The Noodles Next Door—Fideo By Mick is Karma Bar’s New Neighbor

Owner Michael Schepers calls his ’eccentric & eclectic’ concept a pop-up, but the food is anything but off-the-cuff

We know that Michael Schepers, owner of Mick’s Karma Bar in Irvine (and lately Haché LA in Silver Lake) knows burgers. Long lines snaking through the groovy sculpture in the office plaza outside the door of Karma Bar testify to the popularity of his freshly-ground burgers and natural, house-made soft drinks. But the Austrian-Dutch Schepers has a restless restaurateur’s mind.

So, if the line is daunting—or you forgot to use convenient online ordering—take a look next door. It may still say Kitima on the building, the name of a Thai restaurant Schepers used to run, but it’s now Fideo by Mick. Schepers characterizes Fideo as a pop-up—meaning he’ll see where it goes. But what exactly is it? He says his Twitter bio is as accurate a description as anything: “An eccentric & eclectic (noodle) dining concept by Mick.”

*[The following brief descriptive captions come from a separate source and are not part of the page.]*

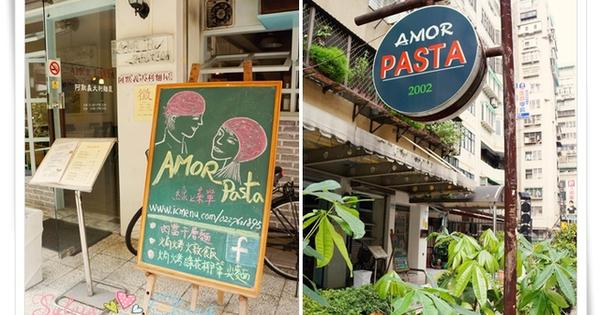 阿默義大利麵屋 Amor Pasta @希薇亞の食在玩味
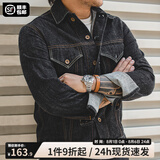 马登工装 复古TYPE III经典原色牛仔夹克机车修身外套男潮 牛仔蓝 M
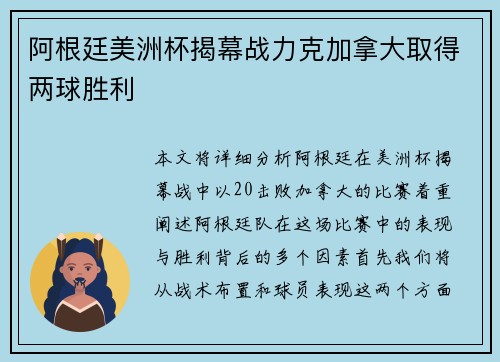 阿根廷美洲杯揭幕战力克加拿大取得两球胜利 阿根廷美洲杯揭幕战力克加拿大取得两球胜利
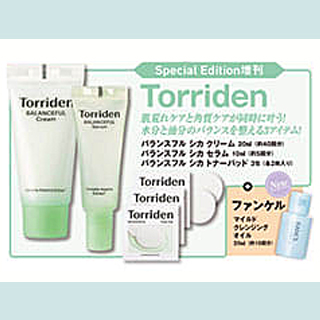 4. VOCE 6月号 Special Edition増刊（表紙：出口夏希さん）［約2,000円分相当］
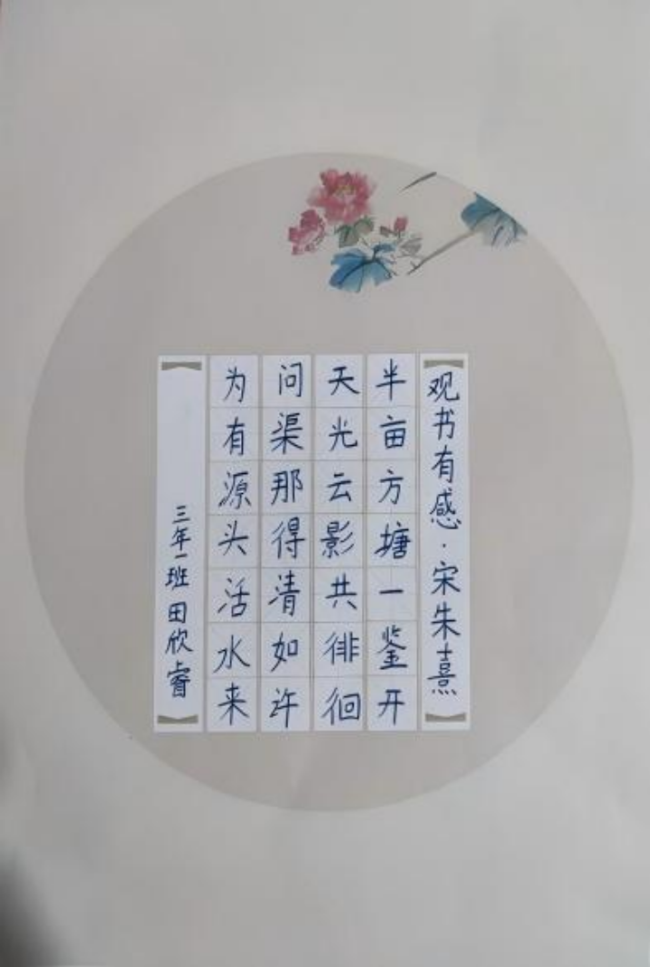 笔端生韵 墨里藏锋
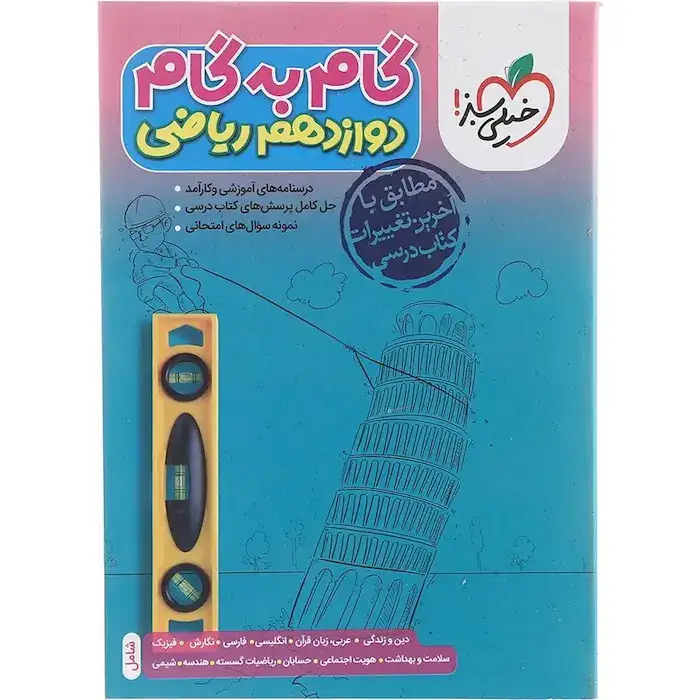 گام به گام دروس دوازدهم ریاضی(خیلی سبز)4434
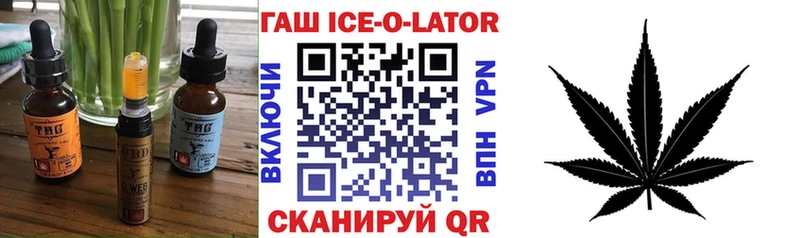 Купить  Нефтекамск  Canna-Cookies марихуана 
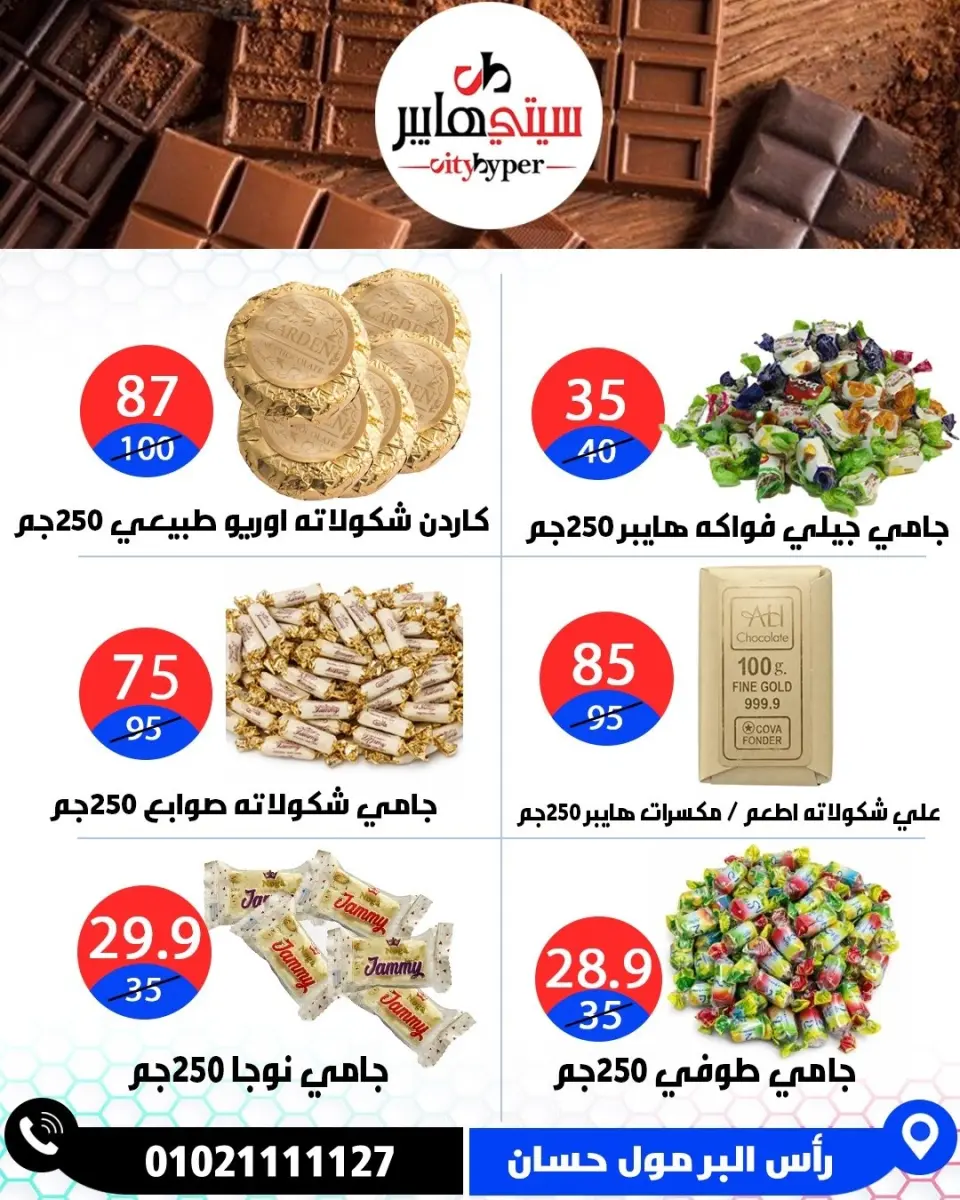 عروض سيتي هايبر مصر من ٤ حتى ٦ يونيو ٢٠٢٦ تخفيضات الصيف - صفحة 27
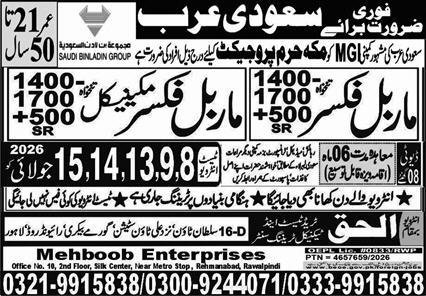 Marble Fixer & Marble Fixer Mechanical Jobs 2026 — original advertisement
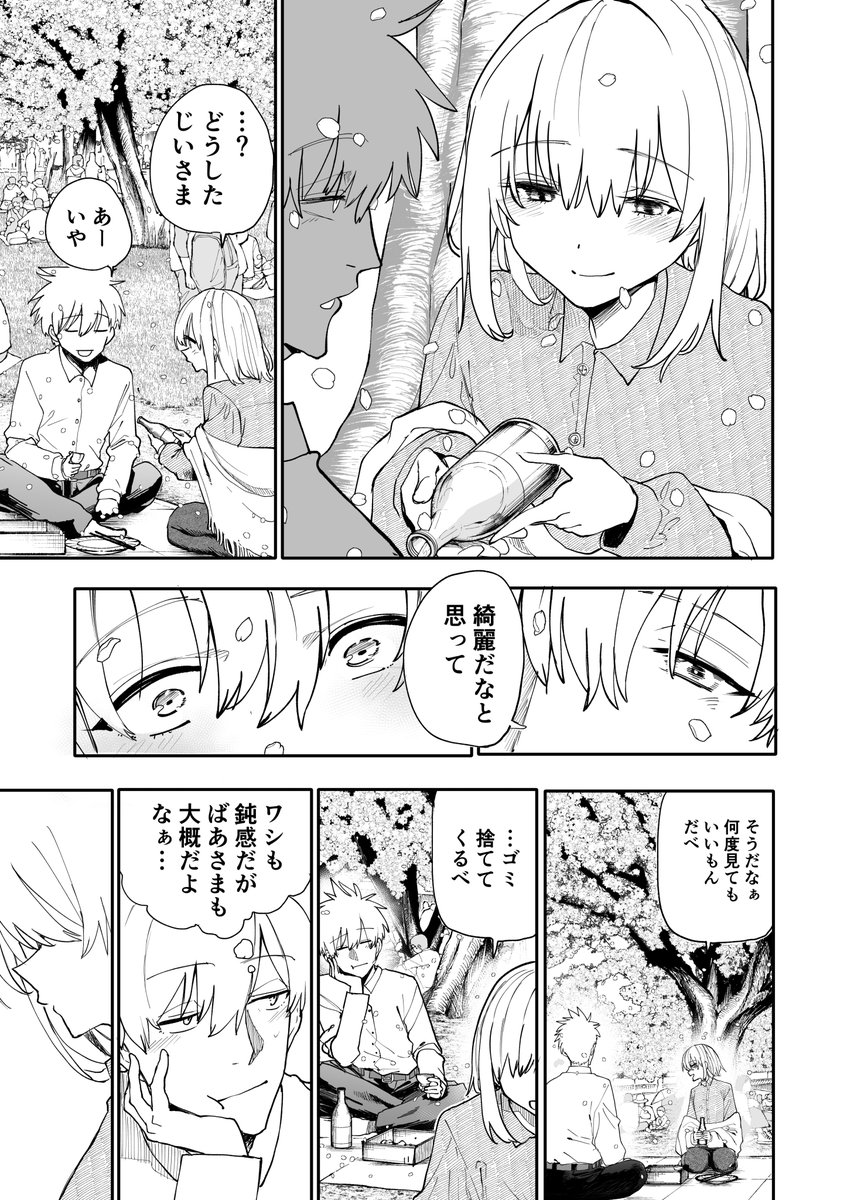 あらいどかぎり(新挑限) tweet media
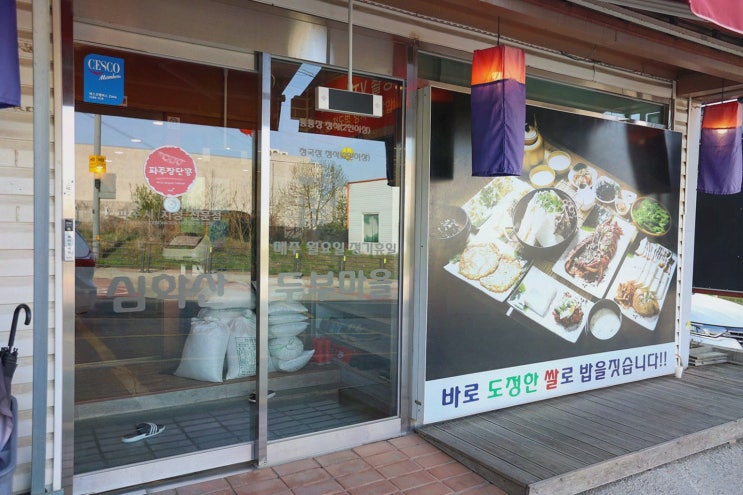  심학산두부마을, 파주 롯데아울렛 근처 맛집으로 추천!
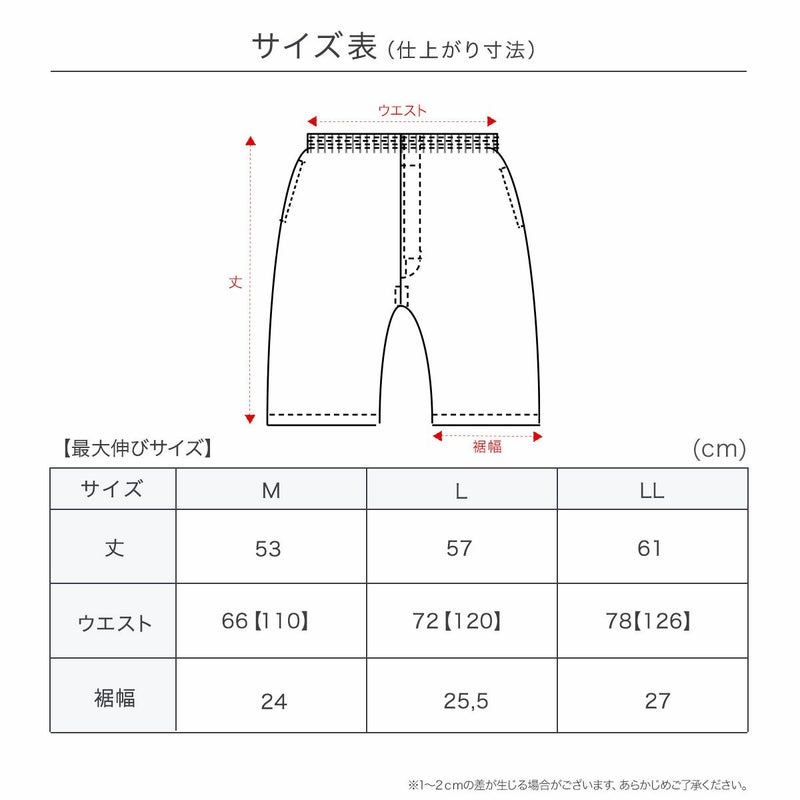 満足：出雲ソフトハーフパンツ無地ハーフパンツ消臭機能(370-8401)
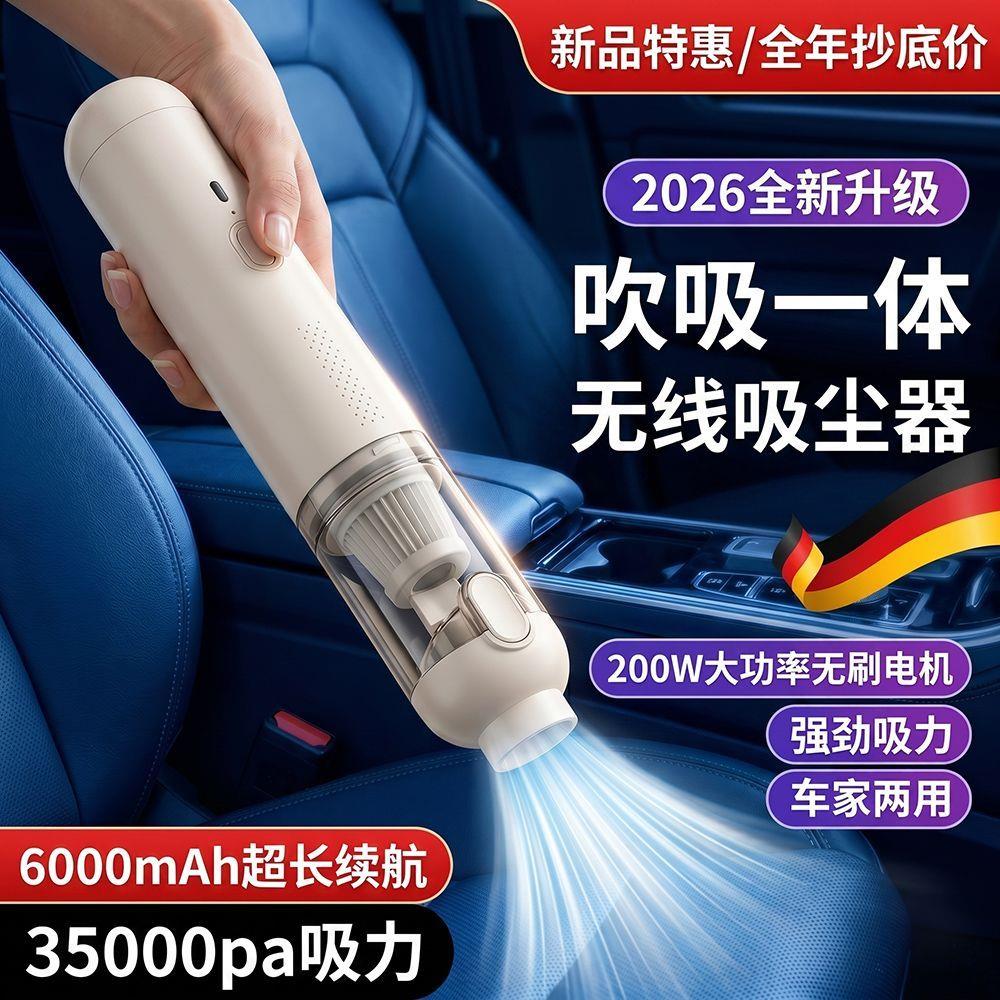 车用大吸力手持式无线吸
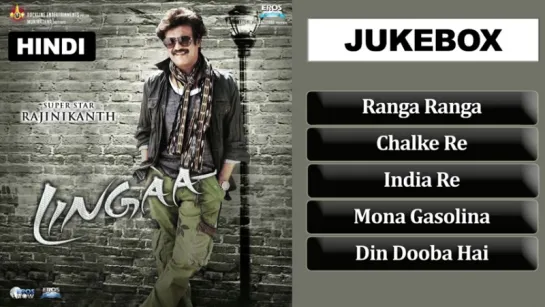 "Lingaa" 2014 Tamil movie songs JukeBox (Full Hindi Songs)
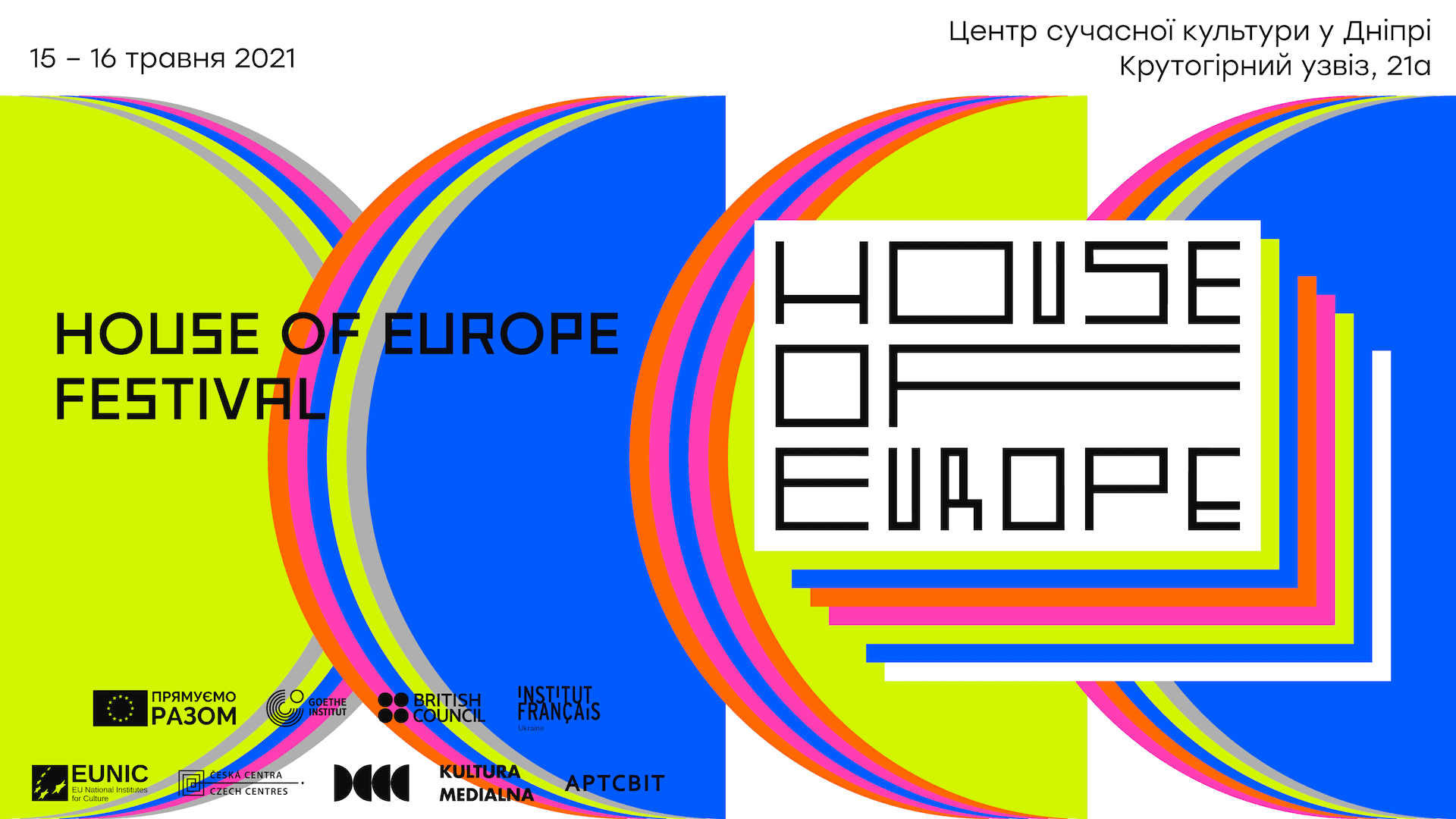 У Дніпрі відбудеться фестиваль креативних індустрій House of Europe Festival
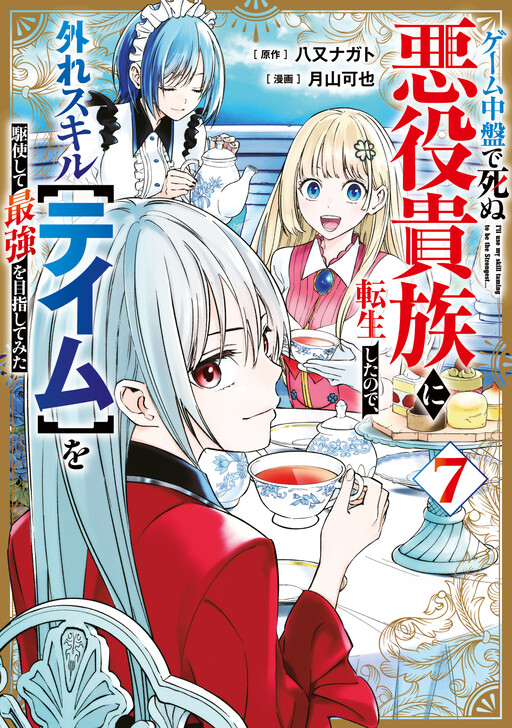 Cover of I Reincarnated as a Villainous Noble Who Dies in the Mid-Game, so I Used the Useless "Tame" Skill to Become the Strongest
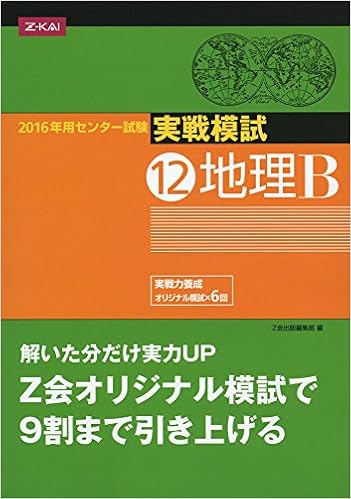 センター試験実戦模試12 地理b 16年用 Z会出版編集部 本 通販 Amazon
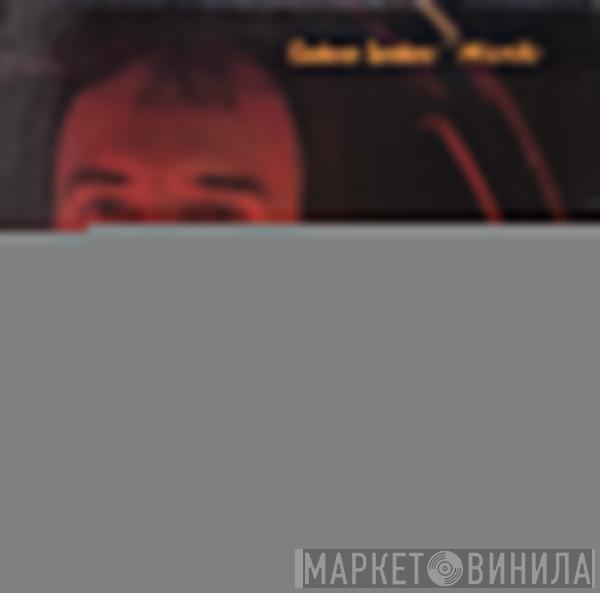  Gabor Szabo  - Mizrab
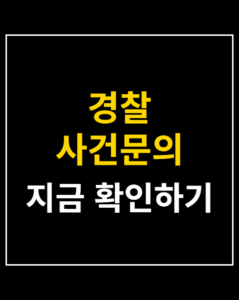 police inquiry report 01 thumbnail
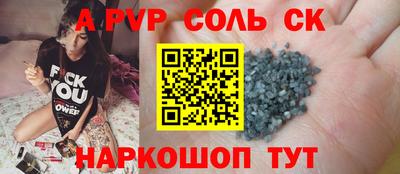 ALPHA PVP Лесосибирск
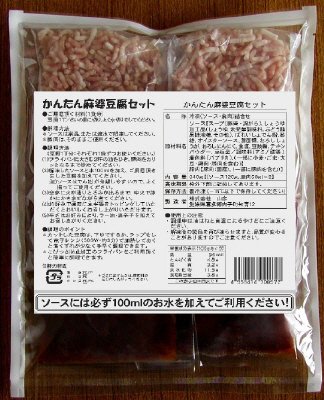 かんたん麻婆豆腐セット
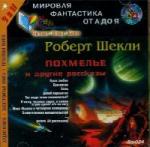 Шекли Роберт - Похмелье (2009)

A brief menu of noodle and rice dishes (each, $8) from cultures spanning the globe is accompanied by more of those proprietary soft drinks, including new passion fruit iced tea that includes the fruit’s seeds and their gentle tartness. At a preview tasting I tried Burmese-style curry with tender chunks of 12-hour-simmered pork belly. The sauce was deeply flavored, complex and intense, thickly napping the pork chunks with notes of lemongrass and a hint of cinnamon. After the meat is cooked, Schepers refrigerates it, then removes the rendered fat, which even pork belly fans admit can be swoon-inducing in excess. The bracing, dark sauce is something of a revelation with the richly striated pork, and perfect with the accompanying rice. Long-simmered chicken curry is served in bowls with fresh, flat ramen noodles. It’s unlike any chicken curry you’ve had before, I can almost guarantee. It also may be the best you’ve ever had.

Food that’s not what you’ve had before—yet is recognizable and with identifiable influences—is Mick’s stock in trade. He says it’s not specifically about chicken curry or Burmese-style pork belly, or fresh-ground burgers, for that matter—the food at any of his restaurants just doesn’t exist elsewhere. If you want it, you have to come to Mick. For Fideo, I predict pop-up status converts to permanent restaurant very soon.